A new whitepaper from Intel brings in some statistics and stories from Luxology, Luxion, and Modo on the power of CPU’s for ray-tracing and how they can smoke any GPU on the market with CPU-only solutions.
“Modern GPUs offer a brute force solution to ray tracing, but the memory available to GPUs is relatively limited compared to the system memory available to 64-bit CPUs such as Intel Core i7 and Xeon processors. That means that GPUs typically can’t handle the huge scene files required in full-scale production rendering, which may involve tens of millions of polygons and hundreds of high-resolution texture maps. And CPUs offer greater flexibility in terms of shading complexity and plug-in shaders, which may or may not have been ported to run on a GPU.”
These are the same arguments I’ve been hearing for the last year or so. And I have to admit they’re right, if not a bit short-sighted. It’s my belief that most of the arguments they use are going to fall apart soon.
- They always talk about the power of Moore’s law in CPU’s. Well, that same law applies to GPU’s too, they’re going to get faster just like CPU’s will. Even more so, most likely, as they not only optimize individual cores but add more cores as a rate exponential to CPU’s.
- They always talk about Memory limitations. There was a time where CPU’s had rather restrictive memory limitations (the fabled “640k is enough for anyone” comment?). GPU’s will continue to grow in memory. In fact, Sandy Bridge and Fusion offer the first step towards eliminating the distinction between GPU and CPU memory.
- They always talk about the limited instruction set. This one isn’t likely to change, and will always be a hindrance to GPU computing. However, newer algorithms come along at a steady pace showing that you don’t really need the type of complex branching mechanisms of CPU’s, since the GPU has enough horsepower to just compute both sides of the condition and drop the unnecessary one.
In fact, I think within the next 5 years we may see the distinction between CPU and GPU disappear almost entirely, as they both wind up on the same die (similar to how Processor and Math Co-Processor eventually merged several years ago).
It’s a good whitepaper tho, full of some concrete numbers on attempts to GPU-ize code unsuccessfully and benefits achieved from using some of Intel’s newest CPU-optimization technology.
Check it out, and see what you think?
> a pure FLOPS/Watt or FLOPS/$ basis,
There is no such thing as “pure FLOPS” besides marketing hype. Any performance benchmark number ALWAYS represents the _specific_ algorithm used to obtain the result; therefore the “numbers” are meaningful only in context with applied algorithms. For example: simultaneous MUL_ADD operation upon wide array of data is one of such SIMD friendly algorithm but once code path depends on intermediate result in data array the performance of SIMD machine goes down to its scalar speed and effectively slows down proportionality to width of SIMD unit.
@ Stefan
If MIMD was able to outperform SIMD on a pure FLOPS/Watt or FLOPS/$ basis, it would be a marketing issue, but as it stands now, GPUs are able to outperform CPUs in tasks that are highly parallel (and for graphics applications, that’s fairly common).

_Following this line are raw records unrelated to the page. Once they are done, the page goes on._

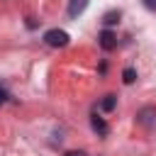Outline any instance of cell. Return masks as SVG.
<instances>
[{
  "label": "cell",
  "instance_id": "30bf717a",
  "mask_svg": "<svg viewBox=\"0 0 156 156\" xmlns=\"http://www.w3.org/2000/svg\"><path fill=\"white\" fill-rule=\"evenodd\" d=\"M5 100H7V90H5V88H2V85H0V105H2V102H5Z\"/></svg>",
  "mask_w": 156,
  "mask_h": 156
},
{
  "label": "cell",
  "instance_id": "277c9868",
  "mask_svg": "<svg viewBox=\"0 0 156 156\" xmlns=\"http://www.w3.org/2000/svg\"><path fill=\"white\" fill-rule=\"evenodd\" d=\"M88 2L90 0H68V17L71 20H76V17H80L83 12H85V7H88Z\"/></svg>",
  "mask_w": 156,
  "mask_h": 156
},
{
  "label": "cell",
  "instance_id": "5b68a950",
  "mask_svg": "<svg viewBox=\"0 0 156 156\" xmlns=\"http://www.w3.org/2000/svg\"><path fill=\"white\" fill-rule=\"evenodd\" d=\"M90 127H93V129H95V132H98L100 136H105V134L110 132V127H107V122H105L102 117H98V115H93V117H90Z\"/></svg>",
  "mask_w": 156,
  "mask_h": 156
},
{
  "label": "cell",
  "instance_id": "3957f363",
  "mask_svg": "<svg viewBox=\"0 0 156 156\" xmlns=\"http://www.w3.org/2000/svg\"><path fill=\"white\" fill-rule=\"evenodd\" d=\"M98 44H100V49L102 51H112L115 46H117V34L112 32V29H102L100 34H98Z\"/></svg>",
  "mask_w": 156,
  "mask_h": 156
},
{
  "label": "cell",
  "instance_id": "7a4b0ae2",
  "mask_svg": "<svg viewBox=\"0 0 156 156\" xmlns=\"http://www.w3.org/2000/svg\"><path fill=\"white\" fill-rule=\"evenodd\" d=\"M136 124L144 127V129H154L156 127V107L154 105H144L136 112Z\"/></svg>",
  "mask_w": 156,
  "mask_h": 156
},
{
  "label": "cell",
  "instance_id": "8fae6325",
  "mask_svg": "<svg viewBox=\"0 0 156 156\" xmlns=\"http://www.w3.org/2000/svg\"><path fill=\"white\" fill-rule=\"evenodd\" d=\"M66 156H85V154H83V151H68Z\"/></svg>",
  "mask_w": 156,
  "mask_h": 156
},
{
  "label": "cell",
  "instance_id": "8992f818",
  "mask_svg": "<svg viewBox=\"0 0 156 156\" xmlns=\"http://www.w3.org/2000/svg\"><path fill=\"white\" fill-rule=\"evenodd\" d=\"M119 17H122V12H119V10H110V12H105V17H102V24L110 29V27L119 24Z\"/></svg>",
  "mask_w": 156,
  "mask_h": 156
},
{
  "label": "cell",
  "instance_id": "6da1fadb",
  "mask_svg": "<svg viewBox=\"0 0 156 156\" xmlns=\"http://www.w3.org/2000/svg\"><path fill=\"white\" fill-rule=\"evenodd\" d=\"M41 39H44V44L51 46V49H63V46H68V41H71L68 32H63V29H46Z\"/></svg>",
  "mask_w": 156,
  "mask_h": 156
},
{
  "label": "cell",
  "instance_id": "ba28073f",
  "mask_svg": "<svg viewBox=\"0 0 156 156\" xmlns=\"http://www.w3.org/2000/svg\"><path fill=\"white\" fill-rule=\"evenodd\" d=\"M122 80H124L127 85H132V83L136 80V68H132V66H127V68L122 71Z\"/></svg>",
  "mask_w": 156,
  "mask_h": 156
},
{
  "label": "cell",
  "instance_id": "52a82bcc",
  "mask_svg": "<svg viewBox=\"0 0 156 156\" xmlns=\"http://www.w3.org/2000/svg\"><path fill=\"white\" fill-rule=\"evenodd\" d=\"M115 105H117V95H105V98L100 100V110H102V112H112Z\"/></svg>",
  "mask_w": 156,
  "mask_h": 156
},
{
  "label": "cell",
  "instance_id": "9c48e42d",
  "mask_svg": "<svg viewBox=\"0 0 156 156\" xmlns=\"http://www.w3.org/2000/svg\"><path fill=\"white\" fill-rule=\"evenodd\" d=\"M146 10H156V0H141Z\"/></svg>",
  "mask_w": 156,
  "mask_h": 156
}]
</instances>
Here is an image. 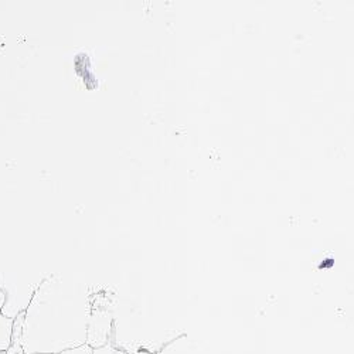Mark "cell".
<instances>
[{"label": "cell", "mask_w": 354, "mask_h": 354, "mask_svg": "<svg viewBox=\"0 0 354 354\" xmlns=\"http://www.w3.org/2000/svg\"><path fill=\"white\" fill-rule=\"evenodd\" d=\"M90 312L85 286L62 277L46 279L23 310V353L60 354L86 344Z\"/></svg>", "instance_id": "cell-1"}, {"label": "cell", "mask_w": 354, "mask_h": 354, "mask_svg": "<svg viewBox=\"0 0 354 354\" xmlns=\"http://www.w3.org/2000/svg\"><path fill=\"white\" fill-rule=\"evenodd\" d=\"M112 320L104 310L91 308L86 326V344L91 348H100L109 344Z\"/></svg>", "instance_id": "cell-2"}, {"label": "cell", "mask_w": 354, "mask_h": 354, "mask_svg": "<svg viewBox=\"0 0 354 354\" xmlns=\"http://www.w3.org/2000/svg\"><path fill=\"white\" fill-rule=\"evenodd\" d=\"M155 354H216L213 350H209L207 346L189 337L180 336L166 344L159 353Z\"/></svg>", "instance_id": "cell-3"}, {"label": "cell", "mask_w": 354, "mask_h": 354, "mask_svg": "<svg viewBox=\"0 0 354 354\" xmlns=\"http://www.w3.org/2000/svg\"><path fill=\"white\" fill-rule=\"evenodd\" d=\"M13 319L0 312V351H8L12 344Z\"/></svg>", "instance_id": "cell-4"}, {"label": "cell", "mask_w": 354, "mask_h": 354, "mask_svg": "<svg viewBox=\"0 0 354 354\" xmlns=\"http://www.w3.org/2000/svg\"><path fill=\"white\" fill-rule=\"evenodd\" d=\"M93 354H129V353H127L124 350H118L113 346L106 344L100 348H93Z\"/></svg>", "instance_id": "cell-5"}, {"label": "cell", "mask_w": 354, "mask_h": 354, "mask_svg": "<svg viewBox=\"0 0 354 354\" xmlns=\"http://www.w3.org/2000/svg\"><path fill=\"white\" fill-rule=\"evenodd\" d=\"M60 354H93V348L88 344H84V346H80V347H75V348L66 350Z\"/></svg>", "instance_id": "cell-6"}, {"label": "cell", "mask_w": 354, "mask_h": 354, "mask_svg": "<svg viewBox=\"0 0 354 354\" xmlns=\"http://www.w3.org/2000/svg\"><path fill=\"white\" fill-rule=\"evenodd\" d=\"M5 302H6V293L2 289H0V310L3 309Z\"/></svg>", "instance_id": "cell-7"}, {"label": "cell", "mask_w": 354, "mask_h": 354, "mask_svg": "<svg viewBox=\"0 0 354 354\" xmlns=\"http://www.w3.org/2000/svg\"><path fill=\"white\" fill-rule=\"evenodd\" d=\"M135 354H153V353H146V351H139V353H135Z\"/></svg>", "instance_id": "cell-8"}, {"label": "cell", "mask_w": 354, "mask_h": 354, "mask_svg": "<svg viewBox=\"0 0 354 354\" xmlns=\"http://www.w3.org/2000/svg\"><path fill=\"white\" fill-rule=\"evenodd\" d=\"M0 354H6V353L5 351H0Z\"/></svg>", "instance_id": "cell-9"}]
</instances>
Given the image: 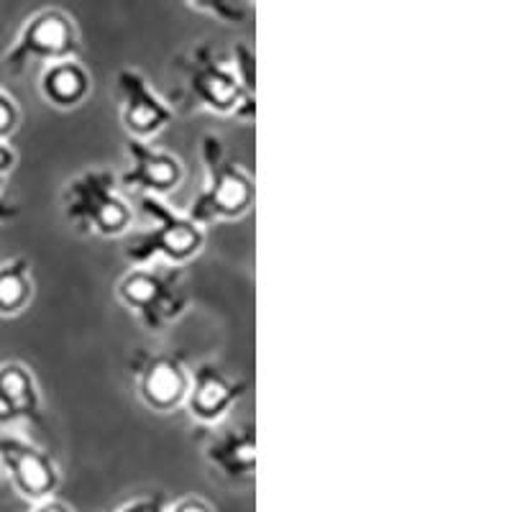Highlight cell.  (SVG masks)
Instances as JSON below:
<instances>
[{
    "label": "cell",
    "mask_w": 512,
    "mask_h": 512,
    "mask_svg": "<svg viewBox=\"0 0 512 512\" xmlns=\"http://www.w3.org/2000/svg\"><path fill=\"white\" fill-rule=\"evenodd\" d=\"M80 54V34L72 16L62 8H41L26 18L24 29L18 31L16 44L8 49L6 67L21 72L29 62H64Z\"/></svg>",
    "instance_id": "obj_6"
},
{
    "label": "cell",
    "mask_w": 512,
    "mask_h": 512,
    "mask_svg": "<svg viewBox=\"0 0 512 512\" xmlns=\"http://www.w3.org/2000/svg\"><path fill=\"white\" fill-rule=\"evenodd\" d=\"M167 512H216V507L205 502L203 497H182L175 505L167 507Z\"/></svg>",
    "instance_id": "obj_20"
},
{
    "label": "cell",
    "mask_w": 512,
    "mask_h": 512,
    "mask_svg": "<svg viewBox=\"0 0 512 512\" xmlns=\"http://www.w3.org/2000/svg\"><path fill=\"white\" fill-rule=\"evenodd\" d=\"M116 295L152 333H162L169 323L182 318L190 303L182 269L159 262L128 269L118 280Z\"/></svg>",
    "instance_id": "obj_4"
},
{
    "label": "cell",
    "mask_w": 512,
    "mask_h": 512,
    "mask_svg": "<svg viewBox=\"0 0 512 512\" xmlns=\"http://www.w3.org/2000/svg\"><path fill=\"white\" fill-rule=\"evenodd\" d=\"M41 95L54 108H77L85 103L93 90L90 72L82 67L77 59H64V62L47 64V70L41 72Z\"/></svg>",
    "instance_id": "obj_14"
},
{
    "label": "cell",
    "mask_w": 512,
    "mask_h": 512,
    "mask_svg": "<svg viewBox=\"0 0 512 512\" xmlns=\"http://www.w3.org/2000/svg\"><path fill=\"white\" fill-rule=\"evenodd\" d=\"M246 395V382L228 374L226 369L203 361L190 372V390L185 397V408L192 420L200 425H218L226 420L233 405Z\"/></svg>",
    "instance_id": "obj_11"
},
{
    "label": "cell",
    "mask_w": 512,
    "mask_h": 512,
    "mask_svg": "<svg viewBox=\"0 0 512 512\" xmlns=\"http://www.w3.org/2000/svg\"><path fill=\"white\" fill-rule=\"evenodd\" d=\"M175 64L185 72L192 98L203 103L208 111L223 113V116L233 113L244 121H251L256 116V105L246 100L244 90L231 70V62L210 47V41H198L195 47L177 54Z\"/></svg>",
    "instance_id": "obj_5"
},
{
    "label": "cell",
    "mask_w": 512,
    "mask_h": 512,
    "mask_svg": "<svg viewBox=\"0 0 512 512\" xmlns=\"http://www.w3.org/2000/svg\"><path fill=\"white\" fill-rule=\"evenodd\" d=\"M139 205L146 216L152 218V226L134 233L123 246V254L134 267H144L157 259H167L169 264H185L203 251V226L187 218V213H177L167 200L154 198V195H141Z\"/></svg>",
    "instance_id": "obj_3"
},
{
    "label": "cell",
    "mask_w": 512,
    "mask_h": 512,
    "mask_svg": "<svg viewBox=\"0 0 512 512\" xmlns=\"http://www.w3.org/2000/svg\"><path fill=\"white\" fill-rule=\"evenodd\" d=\"M231 70L233 75H236V80H239L246 100L256 105V57L254 52H251L249 44H244V41H239V44L233 47Z\"/></svg>",
    "instance_id": "obj_16"
},
{
    "label": "cell",
    "mask_w": 512,
    "mask_h": 512,
    "mask_svg": "<svg viewBox=\"0 0 512 512\" xmlns=\"http://www.w3.org/2000/svg\"><path fill=\"white\" fill-rule=\"evenodd\" d=\"M116 512H167V495L164 492H154V495L136 497V500L118 507Z\"/></svg>",
    "instance_id": "obj_19"
},
{
    "label": "cell",
    "mask_w": 512,
    "mask_h": 512,
    "mask_svg": "<svg viewBox=\"0 0 512 512\" xmlns=\"http://www.w3.org/2000/svg\"><path fill=\"white\" fill-rule=\"evenodd\" d=\"M126 154L128 169L118 177V185L139 190L141 195L164 198L167 192L177 190L182 177H185V167H182L180 157L146 144V141L126 139Z\"/></svg>",
    "instance_id": "obj_12"
},
{
    "label": "cell",
    "mask_w": 512,
    "mask_h": 512,
    "mask_svg": "<svg viewBox=\"0 0 512 512\" xmlns=\"http://www.w3.org/2000/svg\"><path fill=\"white\" fill-rule=\"evenodd\" d=\"M64 218L82 233L116 239L134 221V210L118 192V175L111 169L93 167L72 177L62 190Z\"/></svg>",
    "instance_id": "obj_2"
},
{
    "label": "cell",
    "mask_w": 512,
    "mask_h": 512,
    "mask_svg": "<svg viewBox=\"0 0 512 512\" xmlns=\"http://www.w3.org/2000/svg\"><path fill=\"white\" fill-rule=\"evenodd\" d=\"M41 423V395L34 372L21 361L0 364V423Z\"/></svg>",
    "instance_id": "obj_13"
},
{
    "label": "cell",
    "mask_w": 512,
    "mask_h": 512,
    "mask_svg": "<svg viewBox=\"0 0 512 512\" xmlns=\"http://www.w3.org/2000/svg\"><path fill=\"white\" fill-rule=\"evenodd\" d=\"M190 8L200 13H210V16H216L218 21L231 26H241L249 21V16L254 13V8L249 3H231V0H208V3H192Z\"/></svg>",
    "instance_id": "obj_17"
},
{
    "label": "cell",
    "mask_w": 512,
    "mask_h": 512,
    "mask_svg": "<svg viewBox=\"0 0 512 512\" xmlns=\"http://www.w3.org/2000/svg\"><path fill=\"white\" fill-rule=\"evenodd\" d=\"M31 512H75L70 505H64L62 500L52 497V500H44V502H36L34 510Z\"/></svg>",
    "instance_id": "obj_22"
},
{
    "label": "cell",
    "mask_w": 512,
    "mask_h": 512,
    "mask_svg": "<svg viewBox=\"0 0 512 512\" xmlns=\"http://www.w3.org/2000/svg\"><path fill=\"white\" fill-rule=\"evenodd\" d=\"M18 123H21V113H18L16 100L11 93H6L3 82H0V141L11 139L16 134Z\"/></svg>",
    "instance_id": "obj_18"
},
{
    "label": "cell",
    "mask_w": 512,
    "mask_h": 512,
    "mask_svg": "<svg viewBox=\"0 0 512 512\" xmlns=\"http://www.w3.org/2000/svg\"><path fill=\"white\" fill-rule=\"evenodd\" d=\"M116 90L118 100H121V123L128 131V139H152L172 123L175 111L152 88V82L134 67L118 70Z\"/></svg>",
    "instance_id": "obj_9"
},
{
    "label": "cell",
    "mask_w": 512,
    "mask_h": 512,
    "mask_svg": "<svg viewBox=\"0 0 512 512\" xmlns=\"http://www.w3.org/2000/svg\"><path fill=\"white\" fill-rule=\"evenodd\" d=\"M34 297V277L26 256H13L0 264V315H18Z\"/></svg>",
    "instance_id": "obj_15"
},
{
    "label": "cell",
    "mask_w": 512,
    "mask_h": 512,
    "mask_svg": "<svg viewBox=\"0 0 512 512\" xmlns=\"http://www.w3.org/2000/svg\"><path fill=\"white\" fill-rule=\"evenodd\" d=\"M16 213H18L16 205L3 200V177H0V221H11V218H16Z\"/></svg>",
    "instance_id": "obj_23"
},
{
    "label": "cell",
    "mask_w": 512,
    "mask_h": 512,
    "mask_svg": "<svg viewBox=\"0 0 512 512\" xmlns=\"http://www.w3.org/2000/svg\"><path fill=\"white\" fill-rule=\"evenodd\" d=\"M200 159L205 167V185L187 208V218L205 226L244 216L254 203V182L249 172L228 154L221 136L205 134L200 139Z\"/></svg>",
    "instance_id": "obj_1"
},
{
    "label": "cell",
    "mask_w": 512,
    "mask_h": 512,
    "mask_svg": "<svg viewBox=\"0 0 512 512\" xmlns=\"http://www.w3.org/2000/svg\"><path fill=\"white\" fill-rule=\"evenodd\" d=\"M13 167H16V152L6 141H0V177H6V172H11Z\"/></svg>",
    "instance_id": "obj_21"
},
{
    "label": "cell",
    "mask_w": 512,
    "mask_h": 512,
    "mask_svg": "<svg viewBox=\"0 0 512 512\" xmlns=\"http://www.w3.org/2000/svg\"><path fill=\"white\" fill-rule=\"evenodd\" d=\"M0 466L16 492L29 502L52 500L59 487L54 456L18 433H0Z\"/></svg>",
    "instance_id": "obj_8"
},
{
    "label": "cell",
    "mask_w": 512,
    "mask_h": 512,
    "mask_svg": "<svg viewBox=\"0 0 512 512\" xmlns=\"http://www.w3.org/2000/svg\"><path fill=\"white\" fill-rule=\"evenodd\" d=\"M128 369L146 408L169 413L185 405L187 390H190V369L177 354L139 349L131 356Z\"/></svg>",
    "instance_id": "obj_7"
},
{
    "label": "cell",
    "mask_w": 512,
    "mask_h": 512,
    "mask_svg": "<svg viewBox=\"0 0 512 512\" xmlns=\"http://www.w3.org/2000/svg\"><path fill=\"white\" fill-rule=\"evenodd\" d=\"M203 454L228 482L251 484L256 477V425L251 420L213 425L205 436Z\"/></svg>",
    "instance_id": "obj_10"
}]
</instances>
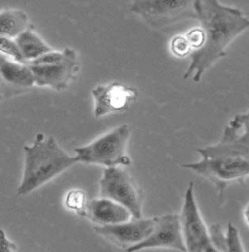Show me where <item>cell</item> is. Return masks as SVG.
Instances as JSON below:
<instances>
[{"mask_svg": "<svg viewBox=\"0 0 249 252\" xmlns=\"http://www.w3.org/2000/svg\"><path fill=\"white\" fill-rule=\"evenodd\" d=\"M194 8L205 40L199 50L192 52L184 79L192 77L195 82H200L208 68L226 56L228 46L249 29V19L241 10L217 0H196Z\"/></svg>", "mask_w": 249, "mask_h": 252, "instance_id": "1", "label": "cell"}, {"mask_svg": "<svg viewBox=\"0 0 249 252\" xmlns=\"http://www.w3.org/2000/svg\"><path fill=\"white\" fill-rule=\"evenodd\" d=\"M201 161L182 167L208 178L222 196L225 188L249 175V141L236 126H226L221 140L199 148Z\"/></svg>", "mask_w": 249, "mask_h": 252, "instance_id": "2", "label": "cell"}, {"mask_svg": "<svg viewBox=\"0 0 249 252\" xmlns=\"http://www.w3.org/2000/svg\"><path fill=\"white\" fill-rule=\"evenodd\" d=\"M43 136L39 134L32 145L24 147L25 167L18 188L19 196L32 193L77 163L75 157H71L62 150L53 136L45 140Z\"/></svg>", "mask_w": 249, "mask_h": 252, "instance_id": "3", "label": "cell"}, {"mask_svg": "<svg viewBox=\"0 0 249 252\" xmlns=\"http://www.w3.org/2000/svg\"><path fill=\"white\" fill-rule=\"evenodd\" d=\"M129 134L127 125L117 126L92 143L76 148V162L100 165L106 168L129 166L131 161L125 154Z\"/></svg>", "mask_w": 249, "mask_h": 252, "instance_id": "4", "label": "cell"}, {"mask_svg": "<svg viewBox=\"0 0 249 252\" xmlns=\"http://www.w3.org/2000/svg\"><path fill=\"white\" fill-rule=\"evenodd\" d=\"M100 197L124 206L130 211L133 219L142 218V192L123 168L104 169L100 179Z\"/></svg>", "mask_w": 249, "mask_h": 252, "instance_id": "5", "label": "cell"}, {"mask_svg": "<svg viewBox=\"0 0 249 252\" xmlns=\"http://www.w3.org/2000/svg\"><path fill=\"white\" fill-rule=\"evenodd\" d=\"M129 9L156 29L189 18L197 19L194 1L189 0H136Z\"/></svg>", "mask_w": 249, "mask_h": 252, "instance_id": "6", "label": "cell"}, {"mask_svg": "<svg viewBox=\"0 0 249 252\" xmlns=\"http://www.w3.org/2000/svg\"><path fill=\"white\" fill-rule=\"evenodd\" d=\"M179 217L187 252H205L212 243L210 232L196 202L195 185L193 182L186 189Z\"/></svg>", "mask_w": 249, "mask_h": 252, "instance_id": "7", "label": "cell"}, {"mask_svg": "<svg viewBox=\"0 0 249 252\" xmlns=\"http://www.w3.org/2000/svg\"><path fill=\"white\" fill-rule=\"evenodd\" d=\"M155 219L156 224L152 234L145 241L127 249L126 252H135L153 248H166L187 252L181 232L179 215L166 214L155 217Z\"/></svg>", "mask_w": 249, "mask_h": 252, "instance_id": "8", "label": "cell"}, {"mask_svg": "<svg viewBox=\"0 0 249 252\" xmlns=\"http://www.w3.org/2000/svg\"><path fill=\"white\" fill-rule=\"evenodd\" d=\"M92 94L94 98L95 118L126 110L137 98L134 88L119 82L96 86L92 90Z\"/></svg>", "mask_w": 249, "mask_h": 252, "instance_id": "9", "label": "cell"}, {"mask_svg": "<svg viewBox=\"0 0 249 252\" xmlns=\"http://www.w3.org/2000/svg\"><path fill=\"white\" fill-rule=\"evenodd\" d=\"M155 224V217L146 219L140 218L117 225L95 227L94 231L126 251L145 241L154 231Z\"/></svg>", "mask_w": 249, "mask_h": 252, "instance_id": "10", "label": "cell"}, {"mask_svg": "<svg viewBox=\"0 0 249 252\" xmlns=\"http://www.w3.org/2000/svg\"><path fill=\"white\" fill-rule=\"evenodd\" d=\"M62 52L63 59L60 63L47 65H29L34 75L35 85L49 86L56 91H62L68 87L77 70L76 53L69 48Z\"/></svg>", "mask_w": 249, "mask_h": 252, "instance_id": "11", "label": "cell"}, {"mask_svg": "<svg viewBox=\"0 0 249 252\" xmlns=\"http://www.w3.org/2000/svg\"><path fill=\"white\" fill-rule=\"evenodd\" d=\"M86 216L93 222L100 225H117L130 221V211L124 206L109 200L95 199L87 204Z\"/></svg>", "mask_w": 249, "mask_h": 252, "instance_id": "12", "label": "cell"}, {"mask_svg": "<svg viewBox=\"0 0 249 252\" xmlns=\"http://www.w3.org/2000/svg\"><path fill=\"white\" fill-rule=\"evenodd\" d=\"M0 81L16 89H29L35 85L34 75L29 65L10 61L0 54Z\"/></svg>", "mask_w": 249, "mask_h": 252, "instance_id": "13", "label": "cell"}, {"mask_svg": "<svg viewBox=\"0 0 249 252\" xmlns=\"http://www.w3.org/2000/svg\"><path fill=\"white\" fill-rule=\"evenodd\" d=\"M28 15L22 10H5L0 12V36L18 37L30 28Z\"/></svg>", "mask_w": 249, "mask_h": 252, "instance_id": "14", "label": "cell"}, {"mask_svg": "<svg viewBox=\"0 0 249 252\" xmlns=\"http://www.w3.org/2000/svg\"><path fill=\"white\" fill-rule=\"evenodd\" d=\"M15 41L26 61V64L27 63L36 60L43 55L53 51L50 46H48L34 32H32L31 29L21 33Z\"/></svg>", "mask_w": 249, "mask_h": 252, "instance_id": "15", "label": "cell"}, {"mask_svg": "<svg viewBox=\"0 0 249 252\" xmlns=\"http://www.w3.org/2000/svg\"><path fill=\"white\" fill-rule=\"evenodd\" d=\"M66 207L71 210H74L81 216L87 214V202L86 195L81 190H72L66 196L65 201Z\"/></svg>", "mask_w": 249, "mask_h": 252, "instance_id": "16", "label": "cell"}, {"mask_svg": "<svg viewBox=\"0 0 249 252\" xmlns=\"http://www.w3.org/2000/svg\"><path fill=\"white\" fill-rule=\"evenodd\" d=\"M225 252H246L238 229L231 223L228 224L227 228Z\"/></svg>", "mask_w": 249, "mask_h": 252, "instance_id": "17", "label": "cell"}, {"mask_svg": "<svg viewBox=\"0 0 249 252\" xmlns=\"http://www.w3.org/2000/svg\"><path fill=\"white\" fill-rule=\"evenodd\" d=\"M0 53L13 58L16 62L26 64V61L17 45L11 38L0 36Z\"/></svg>", "mask_w": 249, "mask_h": 252, "instance_id": "18", "label": "cell"}, {"mask_svg": "<svg viewBox=\"0 0 249 252\" xmlns=\"http://www.w3.org/2000/svg\"><path fill=\"white\" fill-rule=\"evenodd\" d=\"M170 50L176 57H185L192 54L193 50L185 35H176L170 41Z\"/></svg>", "mask_w": 249, "mask_h": 252, "instance_id": "19", "label": "cell"}, {"mask_svg": "<svg viewBox=\"0 0 249 252\" xmlns=\"http://www.w3.org/2000/svg\"><path fill=\"white\" fill-rule=\"evenodd\" d=\"M63 59V52H50L40 58L27 63V65H47L60 63Z\"/></svg>", "mask_w": 249, "mask_h": 252, "instance_id": "20", "label": "cell"}, {"mask_svg": "<svg viewBox=\"0 0 249 252\" xmlns=\"http://www.w3.org/2000/svg\"><path fill=\"white\" fill-rule=\"evenodd\" d=\"M184 35L187 38V40H188V42L190 44L193 52L196 51V50H199L203 46V44H204L205 35H204V32H203L201 27L194 28V29L190 30Z\"/></svg>", "mask_w": 249, "mask_h": 252, "instance_id": "21", "label": "cell"}, {"mask_svg": "<svg viewBox=\"0 0 249 252\" xmlns=\"http://www.w3.org/2000/svg\"><path fill=\"white\" fill-rule=\"evenodd\" d=\"M232 126H236L249 141V110L247 113L238 114L230 122Z\"/></svg>", "mask_w": 249, "mask_h": 252, "instance_id": "22", "label": "cell"}, {"mask_svg": "<svg viewBox=\"0 0 249 252\" xmlns=\"http://www.w3.org/2000/svg\"><path fill=\"white\" fill-rule=\"evenodd\" d=\"M17 248L6 236L3 230H0V252H16Z\"/></svg>", "mask_w": 249, "mask_h": 252, "instance_id": "23", "label": "cell"}, {"mask_svg": "<svg viewBox=\"0 0 249 252\" xmlns=\"http://www.w3.org/2000/svg\"><path fill=\"white\" fill-rule=\"evenodd\" d=\"M244 216H245V219H246V222L248 223V225L249 226V204L246 207L245 211H244Z\"/></svg>", "mask_w": 249, "mask_h": 252, "instance_id": "24", "label": "cell"}, {"mask_svg": "<svg viewBox=\"0 0 249 252\" xmlns=\"http://www.w3.org/2000/svg\"><path fill=\"white\" fill-rule=\"evenodd\" d=\"M1 98H2V94H0V100H1Z\"/></svg>", "mask_w": 249, "mask_h": 252, "instance_id": "25", "label": "cell"}]
</instances>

The major limitation of GPU is its SIMD nature; it’s remarkable how such basic and fundamental handicap is rarely pointed; GPU is only good for data parallelism – single instruction applied upon wide array of numbers; the thousands threads in GPU is a total marketing-BS. Massive MIMD is the future and multi-core CPU race leads there…
It’s neat. I can’t find reporting on this article anywhere else on the web. So Larrabee is still secretly trying to churn out graphics, instead of focusing on HPC?